§ **USING THE INFORMATION**
[a] Reproduce the portion of the Connecticut sales tax publication that opens with the words "Effective Date: Effective" and closes with "Agencies Regs. §12-407(2)(i)(DD)-1.".
[b] According to the Connecticut sales tax publication, to what rate did the general sales and use tax rate rise as of July 1, 2011?

§ **SELECTED EXCERPT**
..........
Sales and Use Taxes on Returned Goods, Even Exchanges, and Trade-Ins


Purpose: This Informational Publication addresses the treatment of Connecticut sales and use taxes in connection with returns or exchanges of goods. It reflects 2011 legislative changes affecting the sales and use taxes and their impact on:

  • The sales and use tax treatment by retailers of customer returns of goods, exchanges, manufacturers’ warranties, retailers’ warranties, and trade-ins; and
  • The procedures for replacing items of tangible personal property under manufacturers’ warranties or retailers’ warranties.

This publication also discusses the sales and use tax exclusion for the trade-in of items of tangible personal property.

Whether or not a retailer accepts returns or exchanges is subject to each retailer’s store return policy.


Effective Date: Effective for transactions occurring on or after July 1, 2011.


 
Statutory Authority: Conn. Gen. Stat. §12-407(a)(8) and 12-407(a)(9); Conn. Gen. Stat. §12-407(a)(37)(CC); Conn. Gen. Stat. §§ 12-408 and 12-411, as amended by 2011 Conn. Pub. Acts 6 and 2011 Conn. Pub. Acts 61; and Conn. Agencies Regs. §12-407(2)(i)(DD)-1.

Sales and Use Tax Rates:

The following tax rates are in effect as of July 1, 2011:

  • The general sales and use tax rate increased from 6% to 6.35%;
  • A tax rate of 7% applies to the following:
    • Most motor vehicles with a sales price of more than $50,000. Please see Special Notice 2011(10), 2011 Legislative Changes Affecting Motor Vehicles, for additional guidance regarding the tax changes affecting motor vehicles;
    • Vessels with a sales price of more than $100,000. Note: As provided in Conn. Gen. Stat. §12-430(4), the sales price of a vessel is not changed or otherwise impacted by a trade-in, but instead is adjusted by the amount allowed for a trade-in. If the sales price of a vessel exceeds $100,000 prior to the application of a trade-in; the transaction is subject to tax at the rate of 7%;
    • Items of jewelry, whether real or imitation, with a sales price of more than $5,000; and;
    • Articles of clothing or footwear intended to be worn on or about the human body, or a handbag, luggage, umbrella, wallet or watch, with a sales price of more than $1,000.

Returned Goods:
When a customer purchases a taxable item of tangible personal property and returns it to the retailer for cash or credit within 90 days from the date of purchase, the customer is entitled to a refund of sales tax at the rate that was applied to the original purchase, based on the portion of the purchase price returned by the retailer to the customer. The customer must present a sales receipt showing the date of purchase and the tax paid on the original sale. If the goods are returned after 90 days from the date of purchase or without a receipt, the customer is not entitled to sales tax on the refund.

Example 1: A customer purchases a bicycle for $100 plus $6.35 sales tax on July 5, 2011 (after the sales tax rate increase) and returns it to the retailer within 90 days from the date of purchase. The customer presents the sales receipt to the retailer. The retailer refunds $100 to the customer. The customer is entitled to a sales tax refund of $6.35.

Example 2: A customer purchases a bicycle for $100 plus $6 sales tax on June 10, 2011 (before the sales tax rate increase) and returns it to the retailer on July 6, 2011 which is within 90 days from the date of purchase. The customer presents the sales receipt to the retailer. The retailer refunds $100 to the customer. The customer is entitled to a sales tax refund of $6.
..........
§ **DATA RECORDS**

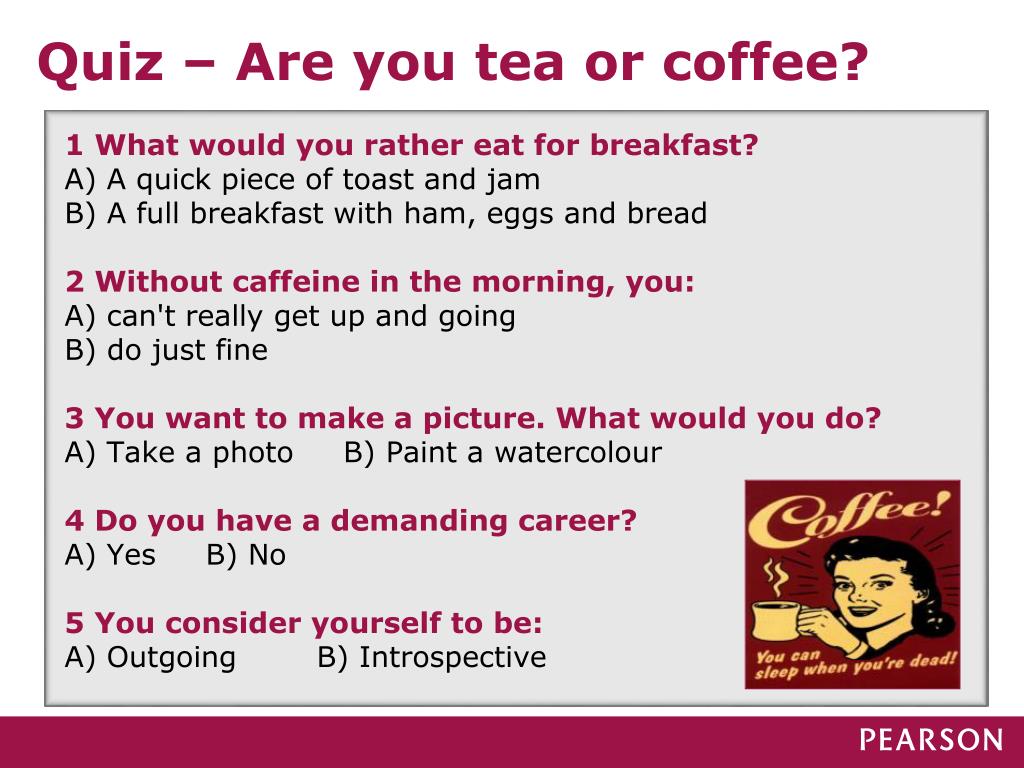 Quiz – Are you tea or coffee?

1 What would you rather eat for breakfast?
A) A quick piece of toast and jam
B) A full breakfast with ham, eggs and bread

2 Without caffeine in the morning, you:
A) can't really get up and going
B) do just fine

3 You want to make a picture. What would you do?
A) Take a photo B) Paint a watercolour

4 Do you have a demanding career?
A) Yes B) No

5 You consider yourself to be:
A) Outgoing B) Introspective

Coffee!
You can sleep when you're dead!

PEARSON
..........
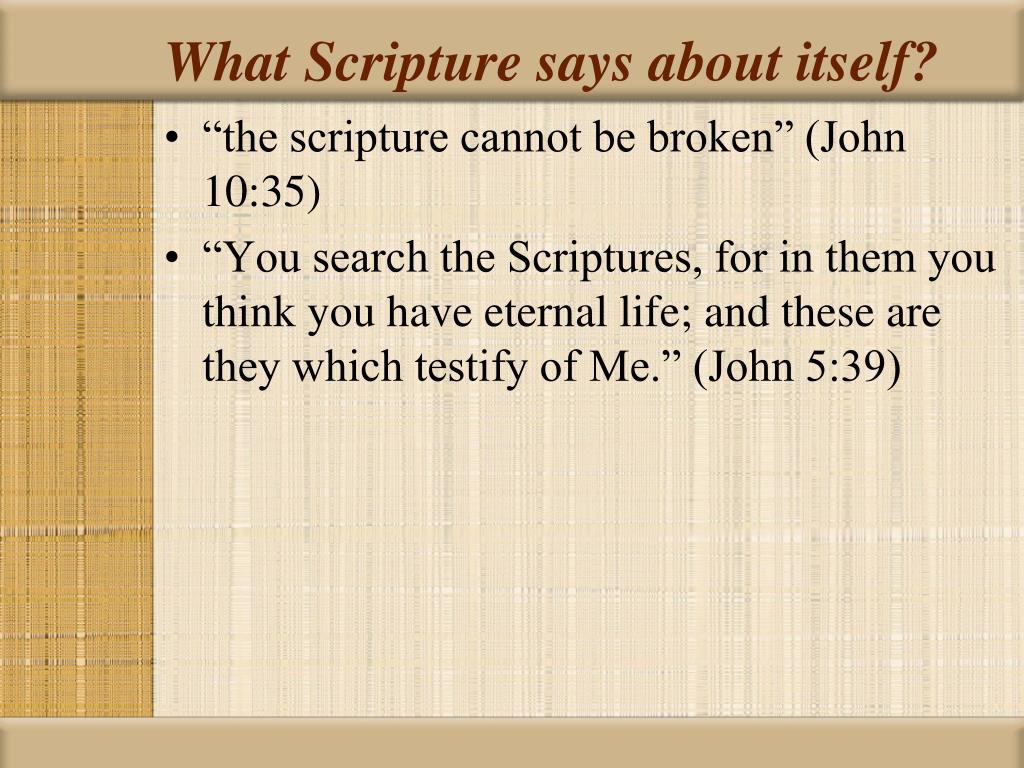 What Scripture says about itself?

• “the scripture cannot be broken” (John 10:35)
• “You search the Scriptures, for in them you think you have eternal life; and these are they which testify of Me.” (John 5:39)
..........
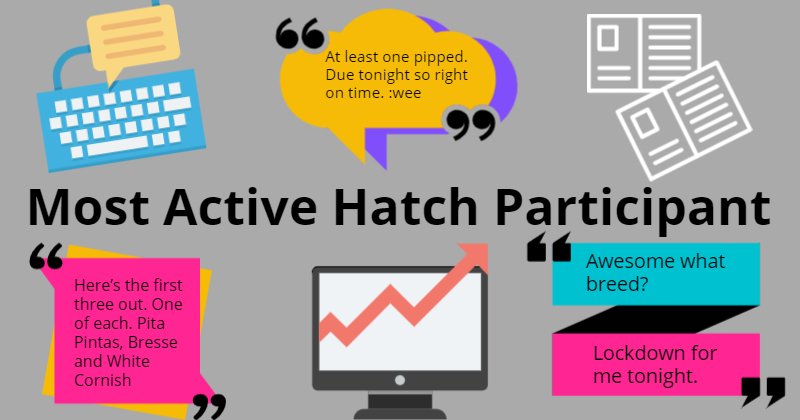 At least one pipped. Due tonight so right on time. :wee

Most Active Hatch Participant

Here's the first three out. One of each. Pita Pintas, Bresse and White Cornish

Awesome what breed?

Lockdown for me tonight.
..........
§ **SOLUTION LIST**
[a]
Effective Date: Effective for transactions occurring on or after July 1, 2011.


 
Statutory Authority: Conn. Gen. Stat. §12-407(a)(8) and 12-407(a)(9); Conn. Gen. Stat. §12-407(a)(37)(CC); Conn. Gen. Stat. §§ 12-408 and 12-411, as amended by 2011 Conn. Pub. Acts 6 and 2011 Conn. Pub. Acts 61; and Conn. Agencies Regs. §12-407(2)(i)(DD)-1.

[b] 6.35%, up from 6%.